En effet. Nous étions à New York en vacances. On a lu un article sur le zoo du Bronx dans le Lonely Planet. Il y avait un encart sur Ota Benga, un Pygmée qui avait été exposé en 1906 dans ce zoo avec les singes comme, deux ans plus tôt, à l'Exposition universelle de Saint-Louis. J'ai été prise de compassion pour cet homme en imaginant ce qu'on pouvait ressentir en passant trois semaines dans une cage avec un orang-outang et des touristes qui vous jettent des cacahuètes. Je me suis renseignée sur Ota Benga. J'ai trouvé un livre écrit par le petit-fils du missionnaire qui avait été le chercher au Congo. J'ai enquêté sur ce missionnaire et j'ai découvert ce qui s'était passé en Afrique centrale à l'époque, le Congo de Léopold II, Stanley qui s'était mis à son service pour explorer et annexer ces territoires, la concurrence entre Stanley et Savorgnan de Brazza. J'ai découvert aussi que l'accélération de l'enrichissement de l'Europe à ce moment-là coïncidait avec l'instauration de la ségrégation judiciaire dans le sud des Etats-Unis. Tout ça est concomitant et lié. du coup, Ota Benga sert de pivot au roman. Il en est le début et la fin. Il nous permet de voyager sur les trois continents, puisque lui l'a expérimenté dans sa chair.
Vous vous êtes dit : je vais faire le grand roman de la colonisation ?

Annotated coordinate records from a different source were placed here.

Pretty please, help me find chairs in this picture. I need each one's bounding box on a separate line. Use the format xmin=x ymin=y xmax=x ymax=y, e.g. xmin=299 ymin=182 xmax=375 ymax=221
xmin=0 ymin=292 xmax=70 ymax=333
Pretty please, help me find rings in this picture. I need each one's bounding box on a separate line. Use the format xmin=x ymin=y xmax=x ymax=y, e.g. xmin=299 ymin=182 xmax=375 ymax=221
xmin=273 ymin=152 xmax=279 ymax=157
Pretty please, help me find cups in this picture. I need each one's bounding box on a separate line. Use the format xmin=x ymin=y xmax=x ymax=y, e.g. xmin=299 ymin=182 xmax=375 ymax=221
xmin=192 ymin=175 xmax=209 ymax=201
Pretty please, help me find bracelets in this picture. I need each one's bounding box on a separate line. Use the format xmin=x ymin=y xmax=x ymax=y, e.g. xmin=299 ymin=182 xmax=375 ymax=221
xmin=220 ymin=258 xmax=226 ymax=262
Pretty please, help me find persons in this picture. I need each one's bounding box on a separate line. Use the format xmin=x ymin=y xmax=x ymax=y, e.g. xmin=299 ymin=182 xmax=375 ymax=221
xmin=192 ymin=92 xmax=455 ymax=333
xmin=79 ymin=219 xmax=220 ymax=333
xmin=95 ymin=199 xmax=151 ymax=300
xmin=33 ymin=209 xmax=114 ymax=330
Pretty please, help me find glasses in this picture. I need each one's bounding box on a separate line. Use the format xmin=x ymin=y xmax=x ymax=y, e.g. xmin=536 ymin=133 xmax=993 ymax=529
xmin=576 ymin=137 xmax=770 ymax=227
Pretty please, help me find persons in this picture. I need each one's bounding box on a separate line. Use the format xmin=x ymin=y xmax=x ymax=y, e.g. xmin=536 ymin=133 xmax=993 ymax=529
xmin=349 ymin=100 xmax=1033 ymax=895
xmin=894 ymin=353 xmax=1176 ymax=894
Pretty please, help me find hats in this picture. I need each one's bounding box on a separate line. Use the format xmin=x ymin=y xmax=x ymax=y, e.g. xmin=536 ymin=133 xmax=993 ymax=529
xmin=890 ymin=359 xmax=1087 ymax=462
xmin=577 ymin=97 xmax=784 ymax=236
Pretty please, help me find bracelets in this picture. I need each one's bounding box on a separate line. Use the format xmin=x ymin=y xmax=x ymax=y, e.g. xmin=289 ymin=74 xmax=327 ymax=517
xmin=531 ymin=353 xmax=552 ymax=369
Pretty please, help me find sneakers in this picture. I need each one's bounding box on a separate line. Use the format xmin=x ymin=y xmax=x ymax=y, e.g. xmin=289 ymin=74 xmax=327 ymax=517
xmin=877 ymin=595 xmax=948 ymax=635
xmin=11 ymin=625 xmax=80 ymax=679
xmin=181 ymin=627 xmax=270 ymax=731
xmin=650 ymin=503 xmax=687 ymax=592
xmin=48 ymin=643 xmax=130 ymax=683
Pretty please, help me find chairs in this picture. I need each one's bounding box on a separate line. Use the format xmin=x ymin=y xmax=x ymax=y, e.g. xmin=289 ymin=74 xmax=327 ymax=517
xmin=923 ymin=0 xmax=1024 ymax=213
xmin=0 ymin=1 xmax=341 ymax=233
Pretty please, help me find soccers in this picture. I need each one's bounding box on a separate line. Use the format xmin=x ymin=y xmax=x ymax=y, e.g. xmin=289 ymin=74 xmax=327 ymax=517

Ce n'était pas mon intention au départ, mais ça s'est trouvé ainsi en cours de route. Parce que j'ai découvert des personnages, j'ai été époustouflée par les destins de Stanley, Brazza, Léopold II, des personnages qui ont initié les droits civiques aux Etats-Unis. Aujourd'hui, on est très critique vis-à-vis des explorateurs, mais ils avaient une force de vie et une volonté incroyables. Ils travaillaient pour des monarques, qu'ils soient rois ou présidents, mais c'étaient d'abord des surhommes.
Tout est-il vrai ?
J'ai inventé les dialogues – ce n'est pas un livre d'histoire, c'est un roman – mais les lieux, les dates, les événements sont tous réels.
Est-ce un moment idéal pour revisiter cette histoire ?
Bizarrement, d'autres romans et des documentaires parlent de ce thème. Colson Whitehead l'année passée, David van Reybrouck plus tôt. Je ne sais comment les idées viennent. Ce n'est peut-être qu'une coïncidence. Mais il est important de parler de la colonisation. Et dans un roman, on voit les gens agir au quotidien. Il me fallait montrer les acteurs de cette période, voir ce qui les motive, comment leurs combats animent ou non leur quotidien.
L'histoire n'est pas finie, ni celle de la colonisation ni celle de la ségrégation.
C'est loin d'être terminé. On nous apprend que la décolonisation est finie. Mais non : la néocolonisation est toujours là et elle ne sert pas les Etats, comme jadis, mais les grandes entreprises. Les Etats colonisés français en Afrique n'ont toujours ni souveraineté militaire ni souveraineté monétaire : en quoi un Etat peut-il dès lors être souverain ? Non, ce n'est pas terminé.